Assigned task
The answer should be each line of the records that contains the word "United"; please copy them all.

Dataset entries
....

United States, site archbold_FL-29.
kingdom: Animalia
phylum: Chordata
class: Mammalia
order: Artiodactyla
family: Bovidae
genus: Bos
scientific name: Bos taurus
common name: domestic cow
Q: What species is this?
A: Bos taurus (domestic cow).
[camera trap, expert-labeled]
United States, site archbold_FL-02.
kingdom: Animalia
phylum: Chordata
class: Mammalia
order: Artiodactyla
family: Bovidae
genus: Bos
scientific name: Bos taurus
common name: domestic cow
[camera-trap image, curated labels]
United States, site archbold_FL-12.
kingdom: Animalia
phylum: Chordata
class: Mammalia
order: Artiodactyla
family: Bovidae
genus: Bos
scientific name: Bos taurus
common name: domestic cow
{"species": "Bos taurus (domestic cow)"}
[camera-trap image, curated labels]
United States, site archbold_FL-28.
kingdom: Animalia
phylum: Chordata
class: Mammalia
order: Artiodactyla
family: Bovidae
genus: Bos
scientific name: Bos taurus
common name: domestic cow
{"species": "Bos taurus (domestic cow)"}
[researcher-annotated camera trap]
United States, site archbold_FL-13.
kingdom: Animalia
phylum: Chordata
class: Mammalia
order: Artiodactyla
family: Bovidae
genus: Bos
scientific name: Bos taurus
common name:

....

Written response
United States, site archbold_FL-29.
United States, site archbold_FL-02.
United States, site archbold_FL-12.
United States, site archbold_FL-28.
United States, site archbold_FL-13.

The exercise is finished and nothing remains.